● **PASSAGE GIVEN**:
Exhibit 3.1
CERTIFICATE OF DESIGNATION
OF
ORIGINCLEAR, INC.
ESTABLISHING THE DESIGNATIONS, PREFERENCES,
LIMITATIONS AND RELATIVE RIGHTS OF ITS
SERIES R PREFERRED STOCK
OriginClear, Inc. (the “Company”), a corporation organized and existing under the laws of Nevada, does hereby certify that, pursuant to authority conferred upon the Board of Directors of the Company by the Articles of Incorporation of the Company, it has adopted resolutions (a) authorizing the creation of a series of Series R Preferred Stock of the Company and (b) providing for the designations, preferences and relative participating, optional or other rights, and the qualifications, limitations or restrictions thereof, as follows:
SECTION 1. DESIGNATION OF SERIES. There shall hereby be created and established a series of “Series R Preferred Stock” and the number of shares initially constituting such series shall be up to five thousand (5,000) shares.
SECTION 2. STATED VALUE. The Stated Value of the Series R Preferred Stock will be $1,000 per share.
SECTION 3. DIVIDENDS. The holders of Series R Preferred Stock (the “Holders”) will be entitled to receive, on any outstanding shares of Series R Preferred Stock held by such Holders, out of any funds and assets of the Company legally available prior and in preference to any declaration or payment of any dividend on the common stock of the Company (the “Common Stock”), cumulative dividends, payable quarterly (at the end of each fiscal quarter, and due for such fiscal quarter within 60 days of the end of such fiscal quarter, based on the Stated Value held by such Holders as of the end of such fiscal quarter), in cash at an annual rate of 10% of the Stated Value.

● **PROVIDED INFORMATION**:

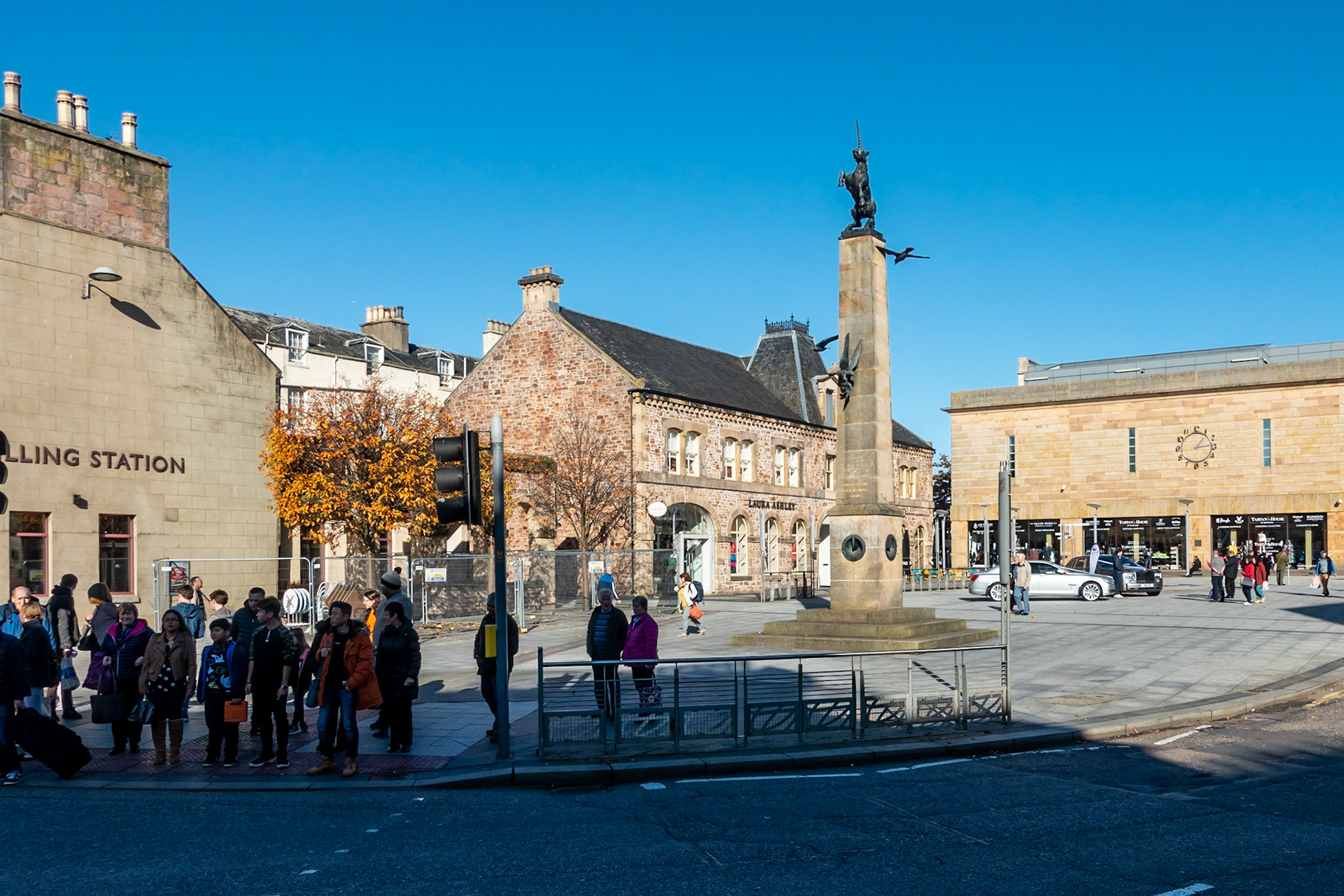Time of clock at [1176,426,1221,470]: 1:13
* * *
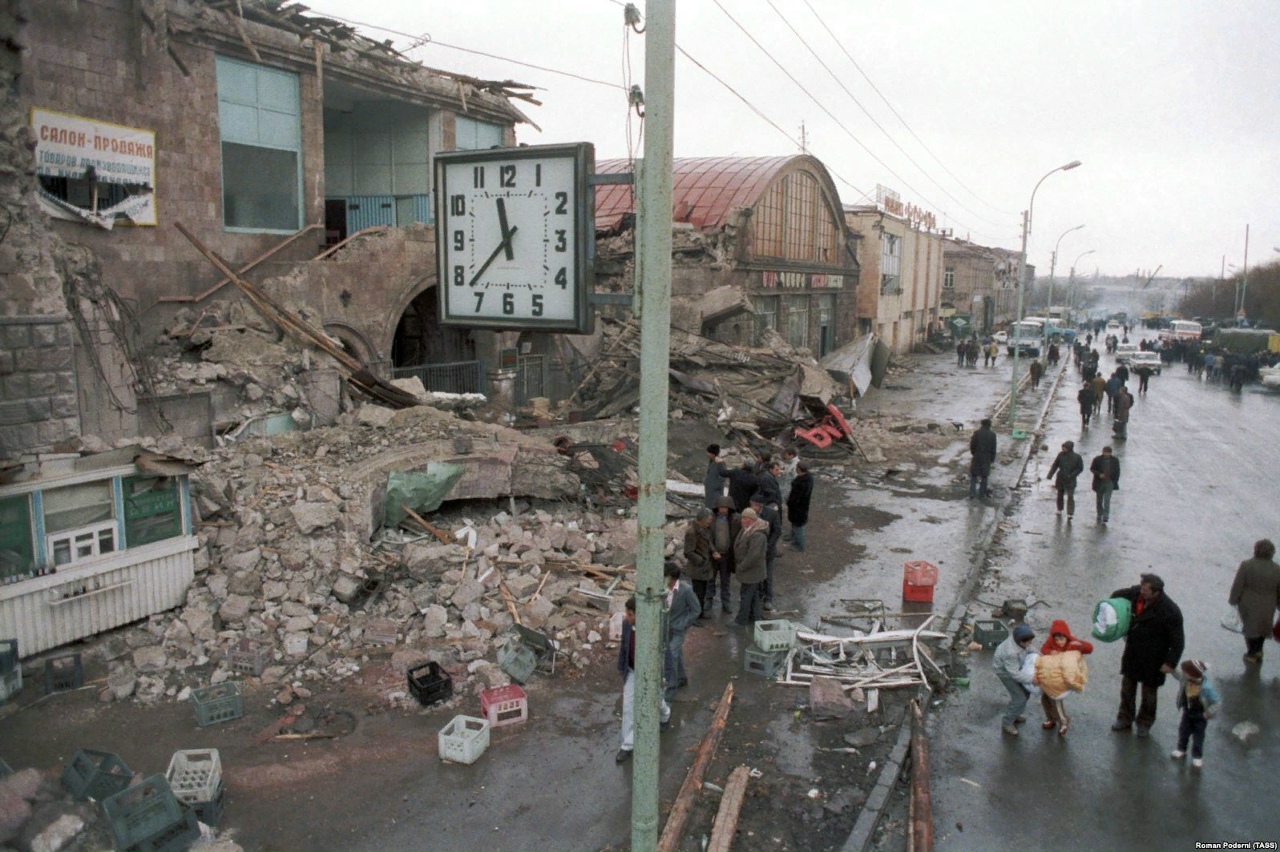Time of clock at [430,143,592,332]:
---
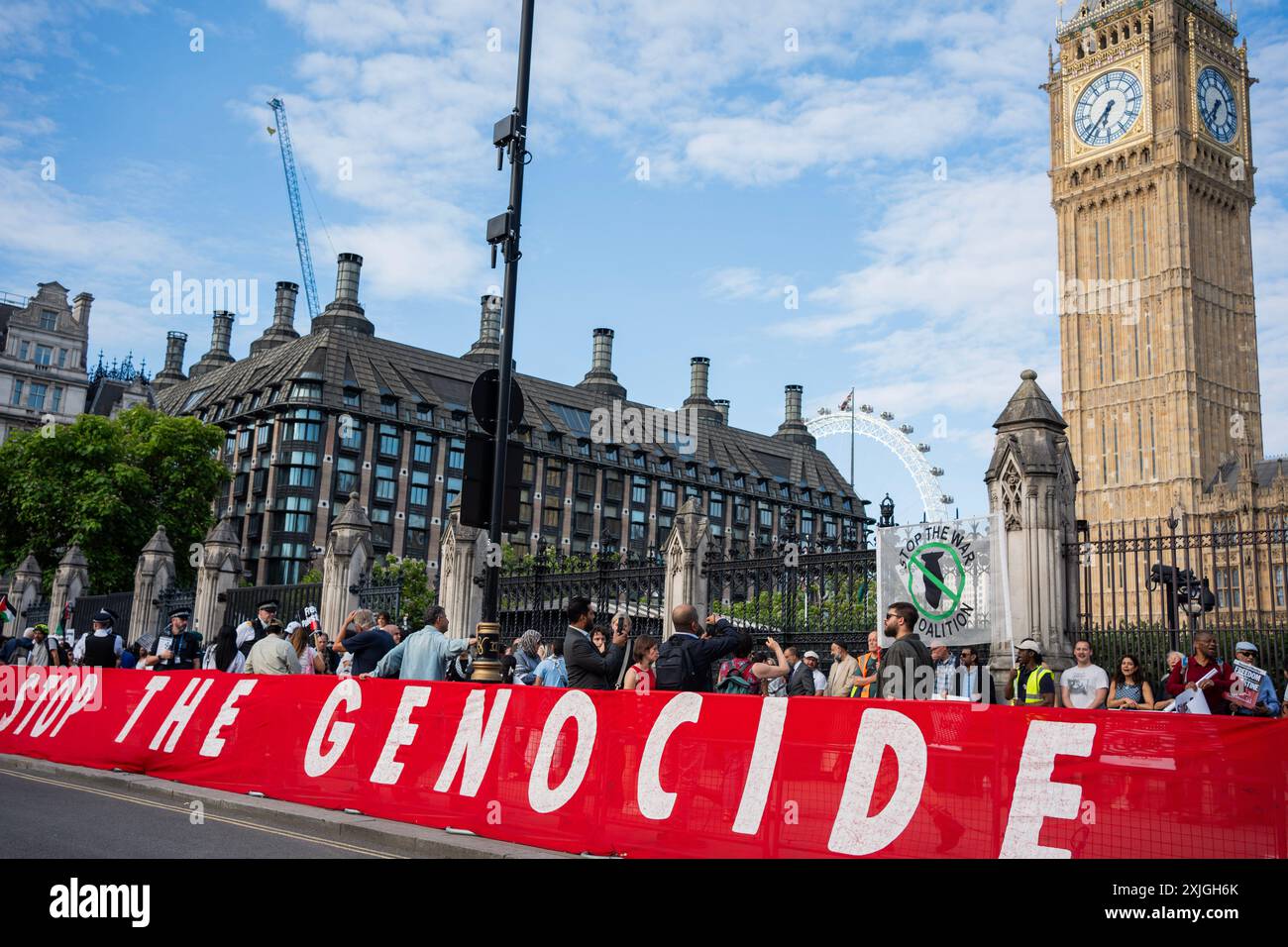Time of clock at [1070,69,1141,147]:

● **CHALLENGE**:
Please resume the Series R Preferred Stock certificate of designation, starting right after its dividends section.

● **THE RESULT**:
SECTION 4. LIQUIDATION PREFERENCE. Upon any liquidation, dissolution or winding- up of the Company, the Holders will be entitled to receive out of the assets of the Company, whether such assets are capital or surplus, for each share of Series R Preferred Stock an amount equal to the Stated Value per share plus any accrued but unpaid cash dividends thereon before any distribution or payment may be made to the holders of any Common Stock.
SECTION 5. VOTING. The Series R Preferred Stock will not entitle the Holders to any voting rights except as required under applicable law.
SECTION 6. CONVERSION RIGHTS. The shares of the Series R Preferred Stock shall be convertible into validly issued, fully paid and non-assessable shares of Common Stock on the terms and conditions set forth in this Section 6.
(a) Holder’s Conversion Right. Subject to the provisions of Section 6(d), at any time and from time to time, each Holder shall be entitled to convert any number (which may include fractional amounts) of shares of Series R Preferred Stock into validly issued, fully paid and non- assessable shares of Common Stock in accordance with this Section 6.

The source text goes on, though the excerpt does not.